/gcrawler

A very simple and flexible web crawler, support multiple run modes.

Primary LanguageGoApache License 2.0Apache-2.0

gcrawler

Package gcrawler provides a very simple and flexible web crawler that supports three running modes:

  • Running a fixed period of time
  • Running forever until no more pages to crawled
  • Running forever until explicitly stopped by the Stop method

Installation

To install, simply run in a terminal:

go get github.com/mlmhl/gcrawler

Usage

The following example (taken from /example/github_repo/main.go) shows how to create and start a Spider, running forever until no more pages to crawled:

func main() {
	flag.Parse()

	u, err := url.Parse("https://github.com/mlmhl?tab=repositories")
	if err != nil {
		log.Fatalf("Parse start url failed: %v", err)
	}
	s, err := spider.New(&spider.Options{
		Handler:    newGitHubRepoHandler(),
		Storages:   []storage.Storage{storage.NewConsoleStorage()},
		Bootstraps: []request.Request{request.New(u, "GET")},
	})
	if err != nil {
		glog.Fatalf("Create spider failed: %v", err)
	}
	s.Run()
}

Spider

A Spider is an independent instance of a web crawler, it receives a list of bootstrap requests, executes each requests and use a Handler to process the responses.

You can create a new Spider with an Options. Options contains a series of parameters to create a custom Spider:

  • Client: The http client Spider used to make requests. By default, the net/http default Client will be used.

  • LifeTime: If set, the Spider will only runs for such duration.

  • Bootstraps: Bootstrap requests to be executed.

  • Concurrency: If set, no more than such requests will be executed concurrently.

Requset

A Request is an interface that tells Spider which URL to fetch, and whitch HTTP method to use(i.e. "GET","HEAD",...).

It is defined like so:

type Request interface {
	URL() *url.URL
	Method() string
	Description() string
}

We recognizes a number of interfaces that the Request may implement, for more advanced needs.

  • HeaderProvider: Implement this interface to specify the headers of the Request.

  • CookiesProvider: Implement this interface to specify the cookies of the Request.

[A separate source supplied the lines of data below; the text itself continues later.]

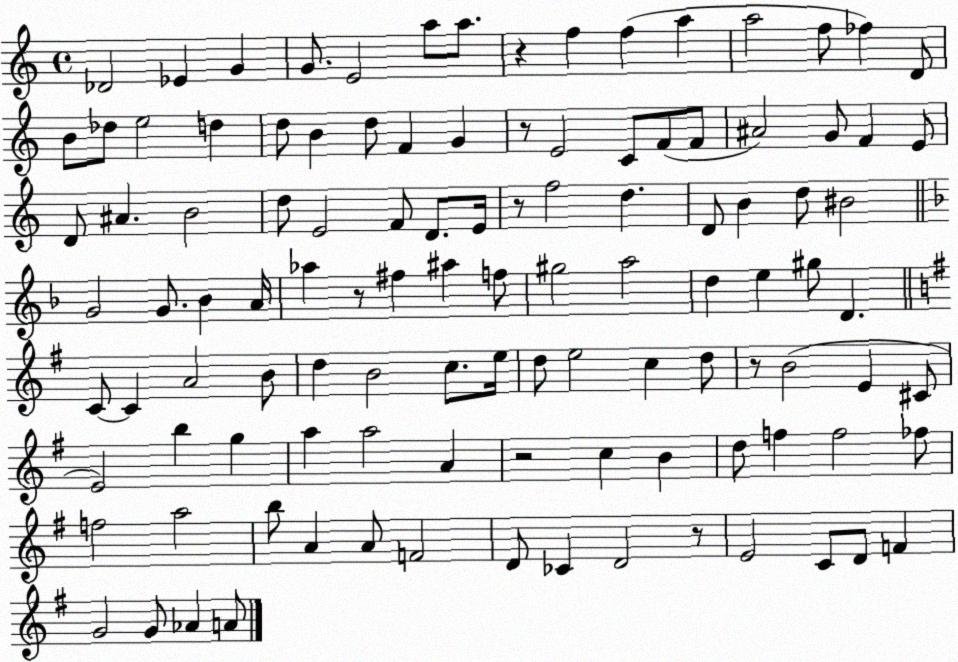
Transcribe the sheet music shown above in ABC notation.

X:1
T:Untitled
M:4/4
L:1/4
K:C
_D2 _E G G/2 E2 a/2 a/2 z f f a a2 f/2 _f D/2 B/2 _d/2 e2 d d/2 B d/2 F G z/2 E2 C/2 F/2 F/2 ^A2 G/2 F E/2 D/2 ^A B2 d/2 E2 F/2 D/2 E/4 z/2 f2 d D/2 B d/2 ^B2 G2 G/2 _B A/4 _a z/2 ^f ^a f/2 ^g2 a2 d e ^g/2 D C/2 C A2 B/2 d B2 c/2 e/4 d/2 e2 c d/2 z/2 B2 E ^C/2 E2 b g a a2 A z2 c B d/2 f f2 _f/2 f2 a2 b/2 A A/2 F2 D/2 _C D2 z/2 E2 C/2 D/2 F G2 G/2 _A A/2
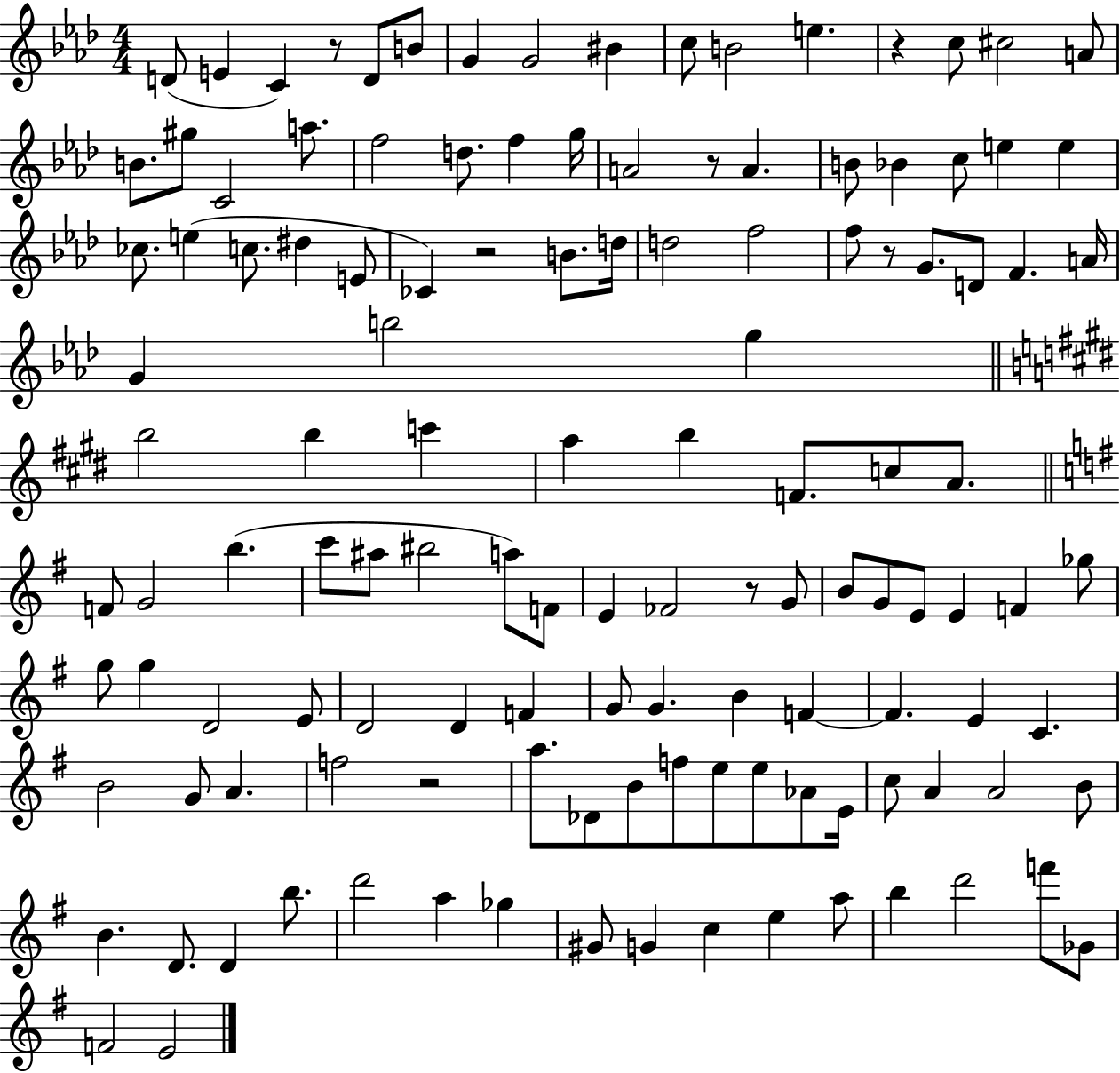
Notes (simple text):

D4/e E4/q C4/q R/e D4/e B4/e G4/q G4/h BIS4/q C5/e B4/h E5/q. R/q C5/e C#5/h A4/e B4/e. G#5/e C4/h A5/e. F5/h D5/e. F5/q G5/s A4/h R/e A4/q. B4/e Bb4/q C5/e E5/q E5/q CES5/e. E5/q C5/e. D#5/q E4/e CES4/q R/h B4/e. D5/s D5/h F5/h F5/e R/e G4/e. D4/e F4/q. A4/s G4/q B5/h G5/q B5/h B5/q C6/q A5/q B5/q F4/e. C5/e A4/e. F4/e G4/h B5/q. C6/e A#5/e BIS5/h A5/e F4/e E4/q FES4/h R/e G4/e B4/e G4/e E4/e E4/q F4/q Gb5/e G5/e G5/q D4/h E4/e D4/h D4/q F4/q G4/e G4/q. B4/q F4/q F4/q. E4/q C4/q. B4/h G4/e A4/q. F5/h R/h A5/e. Db4/e B4/e F5/e E5/e E5/e Ab4/e E4/s C5/e A4/q A4/h B4/e B4/q. D4/e. D4/q B5/e. D6/h A5/q Gb5/q G#4/e G4/q C5/q E5/q A5/e B5/q D6/h F6/e Gb4/e F4/h E4/h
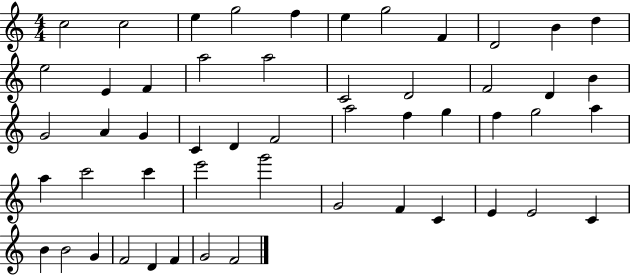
X:1
T:Untitled
M:4/4
L:1/4
K:C
c2 c2 e g2 f e g2 F D2 B d e2 E F a2 a2 C2 D2 F2 D B G2 A G C D F2 a2 f g f g2 a a c'2 c' e'2 g'2 G2 F C E E2 C B B2 G F2 D F G2 F2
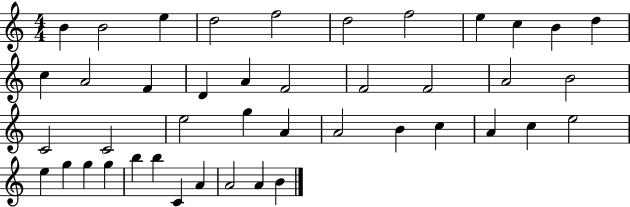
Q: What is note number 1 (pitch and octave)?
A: B4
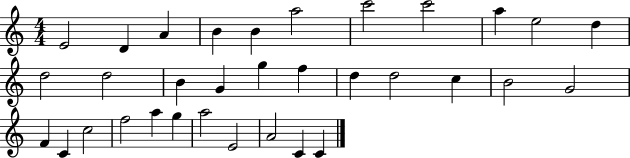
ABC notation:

X:1
T:Untitled
M:4/4
L:1/4
K:C
E2 D A B B a2 c'2 c'2 a e2 d d2 d2 B G g f d d2 c B2 G2 F C c2 f2 a g a2 E2 A2 C C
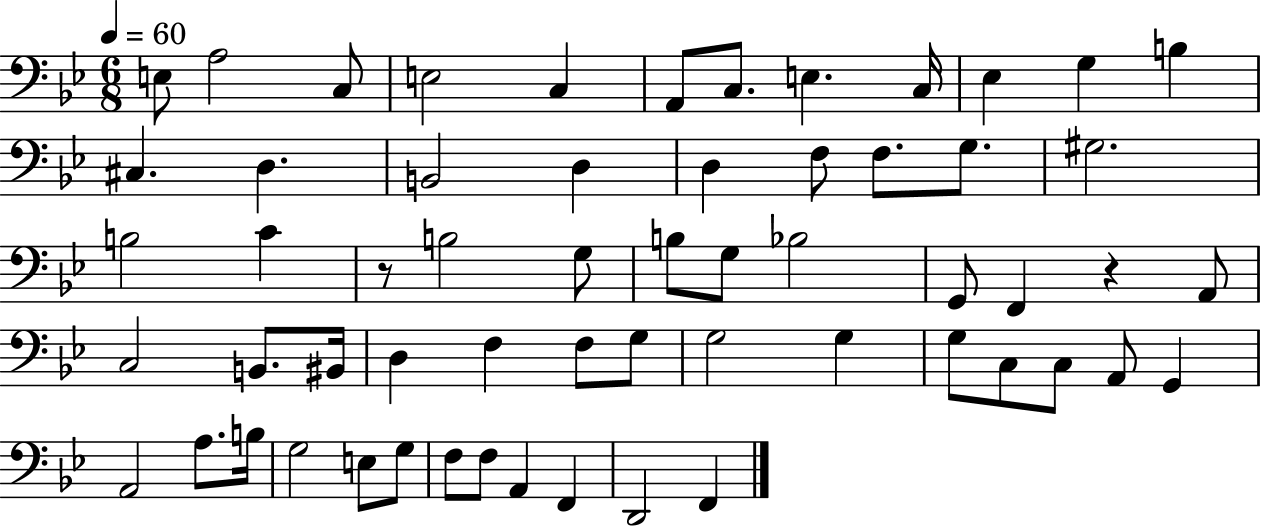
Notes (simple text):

E3/e A3/h C3/e E3/h C3/q A2/e C3/e. E3/q. C3/s Eb3/q G3/q B3/q C#3/q. D3/q. B2/h D3/q D3/q F3/e F3/e. G3/e. G#3/h. B3/h C4/q R/e B3/h G3/e B3/e G3/e Bb3/h G2/e F2/q R/q A2/e C3/h B2/e. BIS2/s D3/q F3/q F3/e G3/e G3/h G3/q G3/e C3/e C3/e A2/e G2/q A2/h A3/e. B3/s G3/h E3/e G3/e F3/e F3/e A2/q F2/q D2/h F2/q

  • ReaderProvider: Implement this interface to specify the body of the Request via a io.Reader.

Response

A Response is the response of a Request, implemented as simple wrapper of *http.Response with an Error method. It is defined like so:

type Response interface {
	Response() *http.Response
	Error() error
}

Handler

A Handler responds to a Response, it has only one method as follows:

type Handler interface {
	Handle(req request.Request, resp response.Response) (items []types.Item, successors []request.Request)
}

The Handle method usually parses the returned data, and generates a series of Item and Request. The spider will goon processing these successors if any. An Item can be anything that the user wants to crawl.

Storage

A Storage is used to store the Item crawled by Spider. We provide two simple Storage: ConsoleStorage and FileStorage, which usually used for debugging. Just as their name implies, a ConsoleStorage prints all Item to the console, and a FileStorage write all Item to a file on local disk. Usually you should provide your own Storage in production environment.